■ Things to do:
1) According to the biography of Douglas A. McIntyre, which company bought Vicinity Corporation in 2002?
2) Repeat the passage of the biography of Douglas A. McIntyre word for word, starting at "His work has" and ending at "the United States.".

■ Reading passage:

Douglas A. McIntyre is the co-founder, chief executive officer and editor in chief of 24/7 Wall St. and 24/7 Tempo. He has held these jobs since 2006.

McIntyre has written thousands of articles for 24/7 Wall St. He is an expert on corporate finance, the automotive industry, media companies and international finance. He has edited articles on national demographics, sports, personal income and travel.

His work has been quoted or mentioned in The New York Times, The Wall Street Journal, Los Angeles Times, The Washington Post, NBC News, Time, The New Yorker, HuffPost USA Today, Business Insider, Yahoo, AOL, MarketWatch, The Atlantic, Bloomberg, New York Post, Chicago Tribune, Forbes, The Guardian and many other major publications. McIntyre has been a guest on CNBC, the BBC and television and radio stations across the country.

A magna cum laude graduate of Harvard College, McIntyre also was president of The Harvard Advocate. Founded in 1866, the Advocate is the oldest college publication in the United States.

TheStreet.com, Comps.com and Edgar Online are some of the public companies for which McIntyre served on the board of directors. He was a Vicinity Corporation board member when the company was sold to Microsoft in 2002. He served on the audit committees of some of these companies.

McIntyre has been the CEO of FutureSource, a provider of trading terminals and news to commodities and futures traders. He was president of Switchboard, the online phone directory company. He served as chairman and CEO of On2 Technologies, the video compression company that provided video compression software for Adobe’s Flash. Google bought On2 in 2009.

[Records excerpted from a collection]
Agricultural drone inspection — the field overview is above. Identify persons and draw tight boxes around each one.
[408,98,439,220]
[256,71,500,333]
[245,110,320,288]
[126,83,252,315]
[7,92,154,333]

■ Answers for each item:
1) Microsoft

2)
His work has been quoted or mentioned in The New York Times, The Wall Street Journal, Los Angeles Times, The Washington Post, NBC News, Time, The New Yorker, HuffPost USA Today, Business Insider, Yahoo, AOL, MarketWatch, The Atlantic, Bloomberg, New York Post, Chicago Tribune, Forbes, The Guardian and many other major publications. McIntyre has been a guest on CNBC, the BBC and television and radio stations across the country.

A magna cum laude graduate of Harvard College, McIntyre also was president of The Harvard Advocate. Founded in 1866, the Advocate is the oldest college publication in the United States.